PORT-AU-PRICE (RIAUPOS.CO) - Pemerintah Haiti menetapkan status darurat negara karena masih mencekam setelah peristiwa pembunuhan terhadap Presiden Jovenel Moise (53).
Perdana Menteri Interim Haiti, Claude Joseph, mengatakan negaranya berada dalam status darurat nasional selama dua pekan ke depan. Dia mencoba menenangkan masyarakat dan menyatakan pemerintahan tetap terkendali.
"Saya meminta semua pihak untuk tenang. Segala sesuatunya masih terkendali Perbuatan tidak beradab ini akan mendapat balasan," kata Joseph dalam jumpa pers yang disiarkan oleh stasiun televisi setempat.
Dilansir Reuters, Kamis (8/8), Kepala Kepolisian Haiti, Leon Charles, mengatakan, anggotanya terlibat kontak senjata yang sengit dengan kelompok yang diduga sebagai pembunuh Moise.
Dalam kejadian itu, empat orang tewas di tempat, dan menangkap hidup-hidup dua orang. Sedangkan sejumlah orang lain berhasil kabur dan masih buron.
"Kami menghalangi mereka setelah mencoba meninggalkan tempat kejadian perkara. Saat itu kami terlibat baku tembak dengan mereka. Pilihannya mereka mati atau ditangkap," kata Charles.
Menurut Duta Besar Amerika Serikat untuk Haiti, Bocchit Edmond, para pelaku diduga adalah kelompok pembunuh bayaran asing yang sangat terlatih. Para pelaku diduga menyamar sebagai agen Badan Pemberantasan Narkoba (DEA) AS.
Mereka menyelinap ke rumah Moise di kawasan perbukitan Ibu Kota Port-au-Prince sekitar pukul 01.00 waktu setempat dan menghabisi sang presiden.
Sang istri, Martine, selamat dalam kejadian itu meski mengalami luka-luka. Dia saat ini diterbangkan ke Florida, Amerika Serikat, untuk mendapatkan penanganan medis.
Presiden Amerika Serikat, Joe Biden, mengecam kejadian itu sebagai tindakan kejam. Dia juga menyebut situasi di Haiti mengkhawatirkan. AS merupakan negara donor terbesar Haiti.
Pemerintahan Moise diwarnai dengan gejolak politik. Pengusaha ekspor pisang yang terjun menjadi politikus itu terpilih menjadi sebagai pada 2017.
Sejak itu pula pemerintahan Moise digoyang beragam isu, mulai dari korupsi hingga salah urus perekonomian. Moise juga dituduh berada di balik aksi kekerasan yang dilakukan oleh kelompok geng setempat.
Kelompok aktivis setempat curiga geng itu dibentuk karena persaingan politik dan bisnis oleh para elite di negara itu. Moise juga pernah mengatakan ada kekuatan lain yang selalu memicu kerusuhan di negaranya.

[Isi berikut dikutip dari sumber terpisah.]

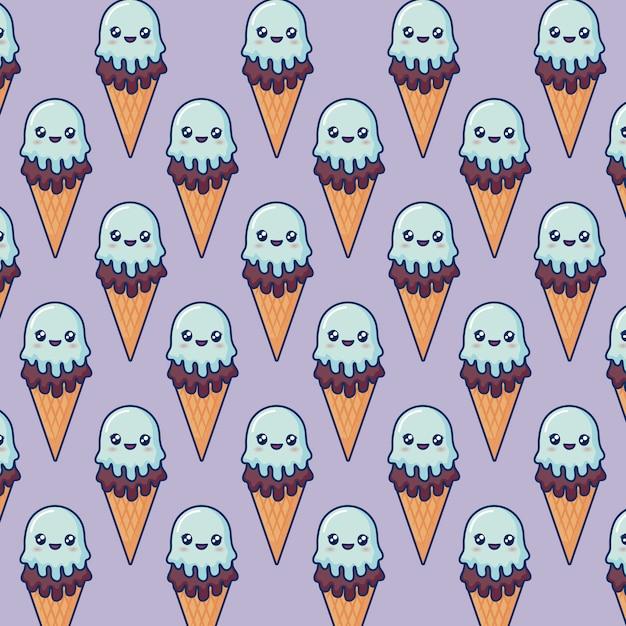 Crème Glacée Kawaii Vecteur gratuit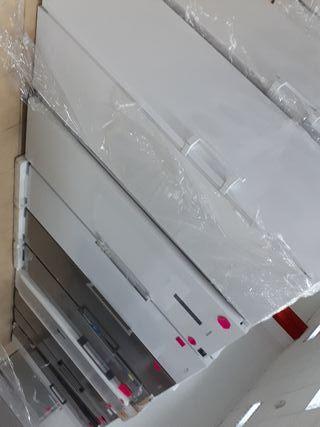 Congeladores y frigoríficos alta gama al 30% nuevo
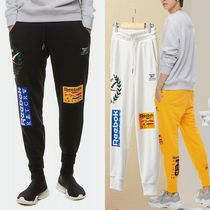 ★REEBOK X ROMANTIC CROWN★日本未入荷VISION TO CLASSIC PANTS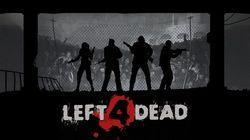 В Одноклассники и VK назвали особенности игр для мальчиков Left 4 Dead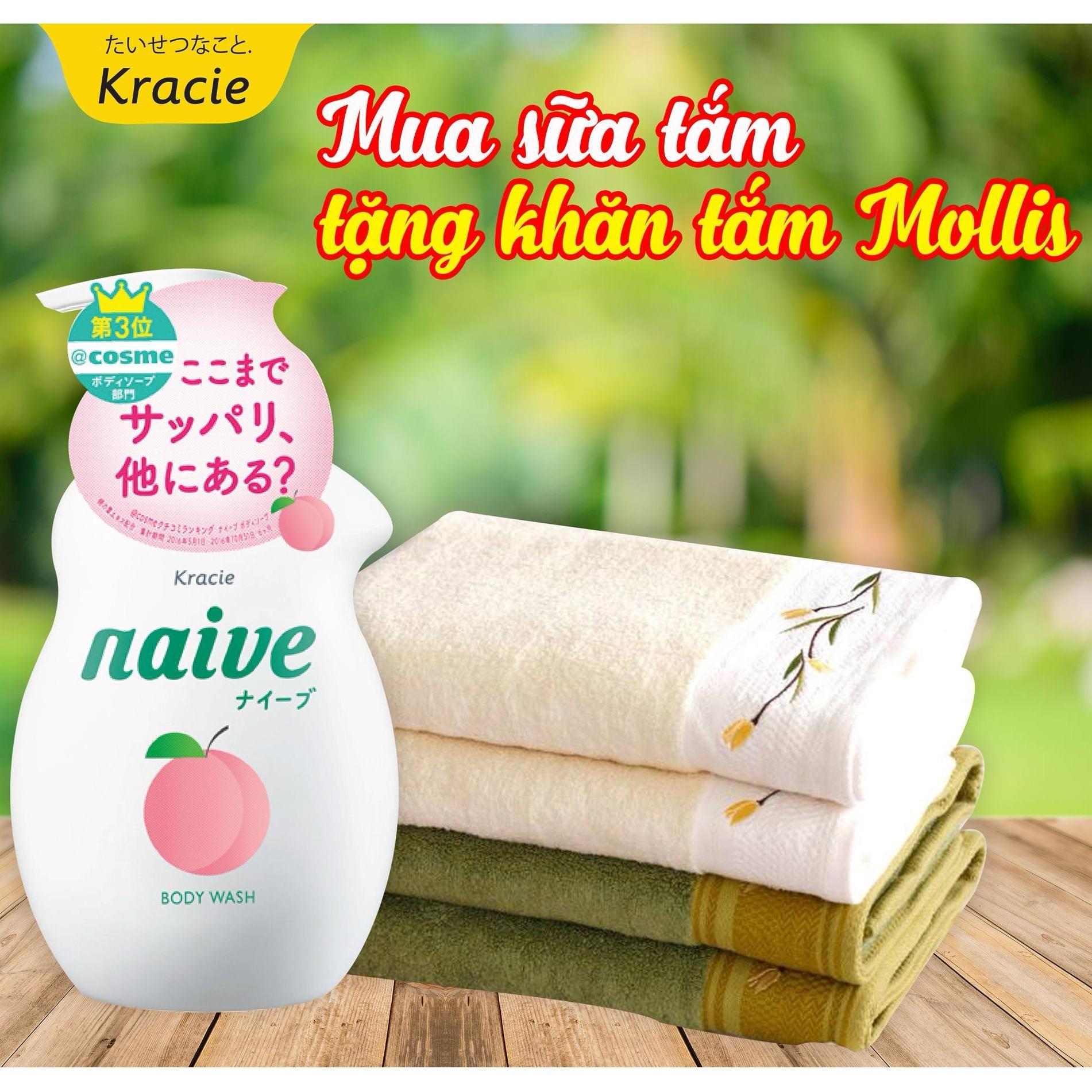 Chiết Khấu Sữa Tắm La Đao Naive 530Ml Tặng Khăn Tắm Mollis Hà Nội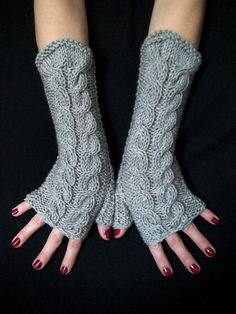 Fingerless Gloves Grey Wrist Warmers Cabled Handmade Warm Soft Acrylic by LaimaShop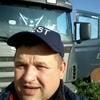 костин андрей вячесла, 40, г.Иваново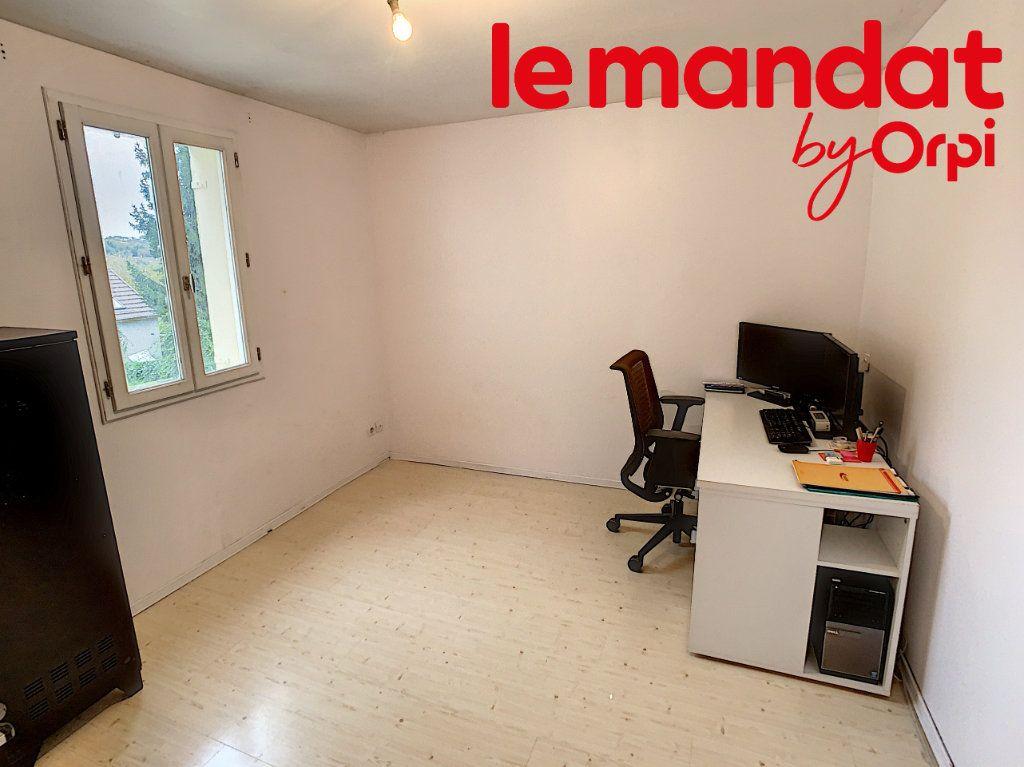 Maison à vendre 5 100m2 à Tessancourt-sur-Aubette vignette-9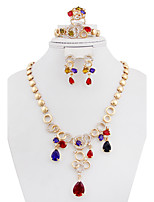 Women's Necklace Fashion Rhinestone Gold Plated For Wedding Party Engagement Gift Ceremony Wedding Gifts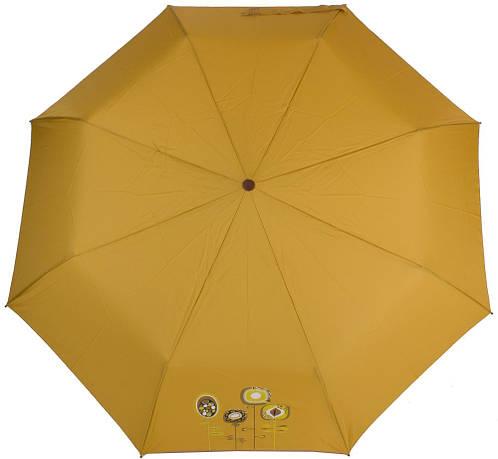 Надежный женский зонт, полуавтомат, антиветер AIRTON (АЭРТОН) Z3631-4182 желтый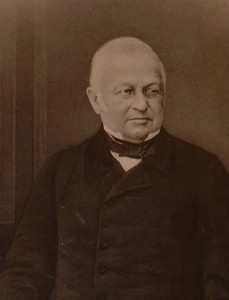 Adolphe_Thiers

Dia menuduh kerusuhan itu dibuat-buat oleh para politikus dan pejabat serta pengusaha korup yang tidak senang atas kebijakannya yang hendak melakukan reformasi politik dan menjalankan pemerintahan yang bersih di Haiti. Akan tetapi, Moise tidak bisa menunjukkan bukti-bukti terkait pernyataan itu.
Situasi politik dan keamanan di Haiti terus bergolak setelah dinasti politik Jean-Claude Duvalier dan mendiang ayahnya, Francois Duvalier, tumbang akibat demonstrasi pada 1986. Sejak itu pula sejumlah aksi kudeta dan intervensi negara asing terjadi di negara itu.
Mantan Presiden Jean-Bertrand Aristide dilengserkan melalui pemberontakan pada 2004. Saat itu Perserikatan Bangsa-Bangsa (PBB) mengirimkan pasukan penjaga perdamaian yang tugasnya berakhir pada 2019 lalu, meski kondisi Haiti masih kacau-balau.
Pembunuhan terhadap Moise dikhawatirkan membuat kondisi Haiti semakin tidak karuan. Apalagi negara itu tengah dibelit krisis ekonomi dan juga terdampak pandemi virus corona.
Selain itu, Haiti adalah negara yang kerap dilanda bencana alam seperti badai dan gempa bumi. Negara tetangga Haiti, Republik Dominika, bahkan terpaksa menutup perbatasan akibat kejadian itu.